Pray With the Pope: September 2020
Theewaterskloof Dam in the Western Cape was running on empty in 2018. It is now over 80% full, but water shortage will be the great point of crisis in South Africa in the future. (Photo: Mike Hutchings, Reuters/CNS)
Pope’s prayer intention for September: Respect for the planet’s resources. We pray that the planet’s resources will not be plundered, but shared in a just and respectful manner.
The inconvenient fact is that the planet’s resources are indeed being plundered. Humanity consumes more than the planet’s ecosystems can sustainably replenish. Hence the concept of “overshoot”. It’s a simple idea if you focus on something necessary such as water.
In Cape Town during the drought, the dams were emptying faster than they were filling, and so we were overshooting our water consumption. We were therefore forced to cut back drastically to avoid running out, and we waited for rain. We made it, but it was a close-run thing.
“Overshoot” is happening to many natural resources. The fundamental problem is that we live in a world of limits but run an economies based on the myth of infinite growth. This is the new “opium of the people”, according to the environmentalist Fritjof Capra.
But since nothing can grow forever, there comes a moment when nature’s bill comes in. That moment is now upon us.
In this dry country the shortage we are going to experience more and more is that of water. We have a very sophisticated system of dams, but if consumption increases and the climate continues to warm, then even the most elaborate system hits its limits.
Obviously, some are more responsible for overconsumption than others and they have a greater responsibility to use less.
If we all lived like the population of the United States or Qatar we would need four planet earths to survive. The problem is that many people who do not live like Qataris and Americans aspire to live like them.

++++++

▸ What to do
[a] Quote the passage on the Pope's September prayer intention between "In this dry" and "live like them.", inclusive.
[b] Extend the piece on the Pope's September prayer intention, picking up after its final sentence.
The data that comes next has no connection to the text on the Pope's September prayer intention.

▸ Available data
++++++

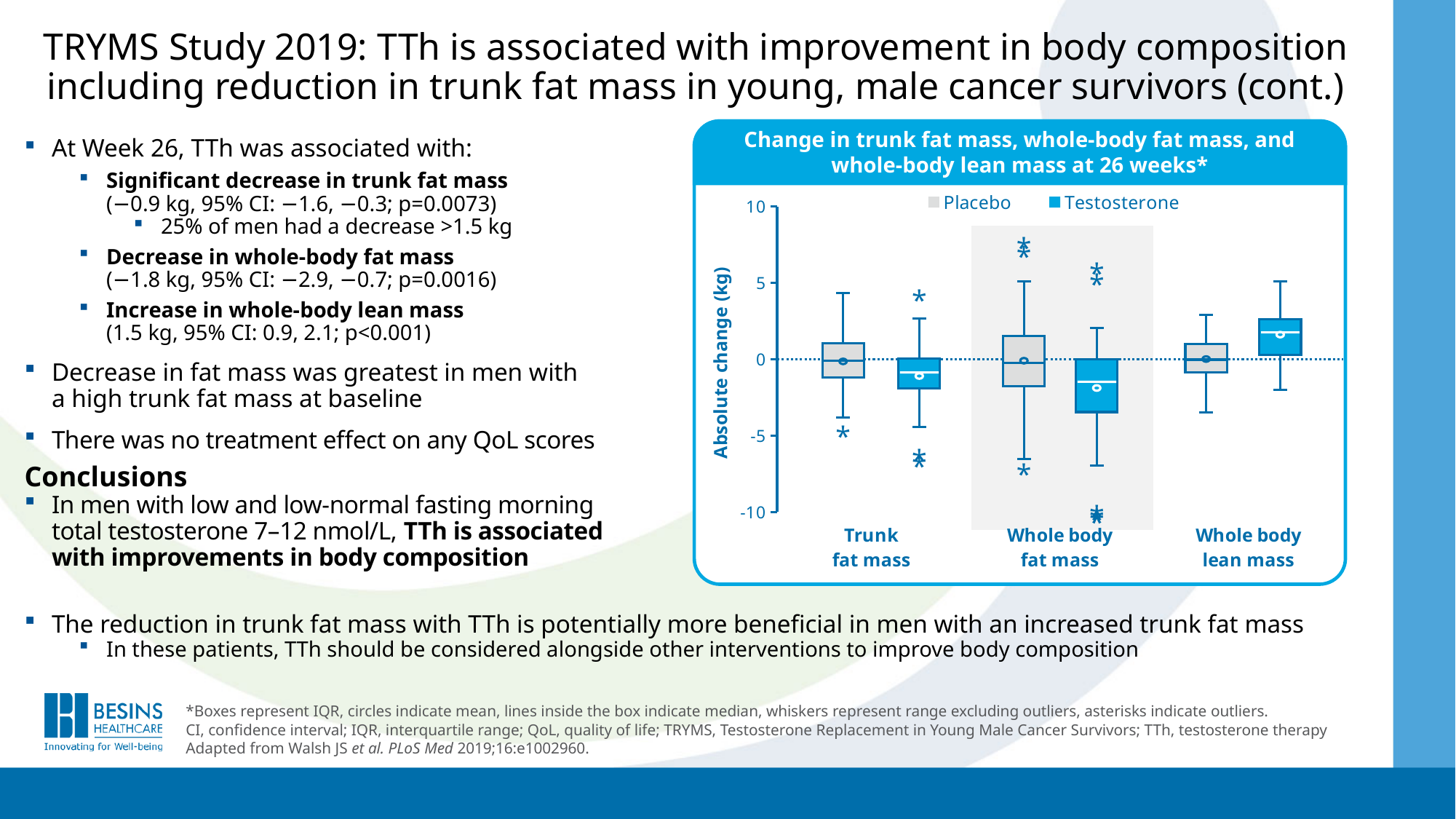
Is the median value for Testosterone in the Whole body fat mass category greater or less than 0? less What kind of chart is shown on the slide? box plot How many categories are shown along the x axis of the chart? 3 Is the median value for Testosterone in the Whole body lean mass category greater or less than 0? greater What are the two series named in the chart legend? Placebo and Testosterone Which category shows the highest median for the Testosterone series? Whole body lean mass How many series does the chart legend list? 2 In the Whole body fat mass category, which series has the lower median: Placebo or Testosterone? Testosterone What is the label of the vertical axis of the chart? Absolute change (kg) Is the median value for Testosterone in the Whole body lean mass category greater or less than 5? less In the Whole body lean mass category, which series has the higher median: Placebo or Testosterone? Testosterone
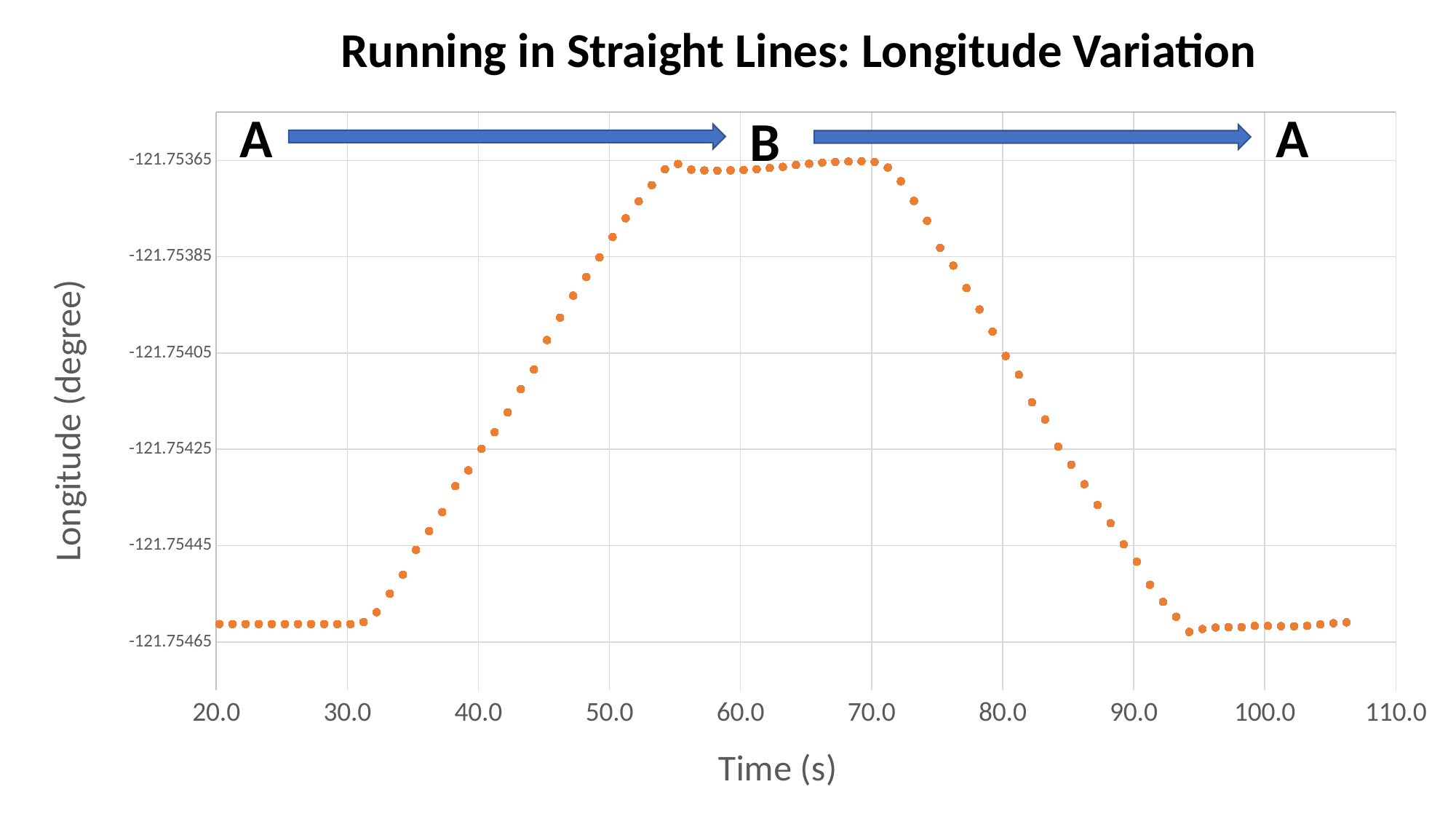
Is the longitude value at 45.0 s greater or less than -121.75385? less Is the longitude value at 75.0 s greater or less than -121.75405? greater Between 70.0 s and 95.0 s, do the longitude values rise or fall as time increases? fall Which is larger, the longitude value at 40.0 s or the longitude value at 80.0 s? 80.0 s What is the label of the vertical axis? Longitude (degree) What is the title of the chart? Running in Straight Lines: Longitude Variation Is the longitude value at 60.0 s greater or less than -121.75385? greater Between 30.0 s and 55.0 s, do the longitude values rise or fall as time increases? rise Which is larger, the longitude value at 60.0 s or the longitude value at 30.0 s? 60.0 s What kind of chart is shown on the slide? scatter chart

++++++

▸ Per-task answers
[a]
In this dry country the shortage we are going to experience more and more is that of water. We have a very sophisticated system of dams, but if consumption increases and the climate continues to warm, then even the most elaborate system hits its limits.
Obviously, some are more responsible for overconsumption than others and they have a greater responsibility to use less.
If we all lived like the population of the United States or Qatar we would need four planet earths to survive. The problem is that many people who do not live like Qataris and Americans aspire to live like them.

[b]
People who have lived in poverty often feel that it is now their turn to taste the prosperity of the developed world—the rich diets, the large cars, the spacious houses, foreign travel.
It’s not a popular message to deliver, but we need leaders in developed countries to say that levels of consumption will have to fall.
In developing countries leaders must say that, although it’s reasonable to aspire to escape poverty, the notion that we are all going to live like Americans is a delusion. The planet simply cannot take it.
A matter of survival
This is a matter of survival. If we destroy the natural systems that sustain us, then all bets are off, for both rich and poor.
But it is also a matter of justice. Those with too much need to share with those who do not have enough. The ecological crisis facing the world is a powerful sign of the times pointing to the absolute necessity of restoring greater equality in the world.
Non-replaceable resources need to be used extremely sparingly for important human needs, not in order to manufacture trivial consumer goods or to burn up in joyriding around in trophy cars.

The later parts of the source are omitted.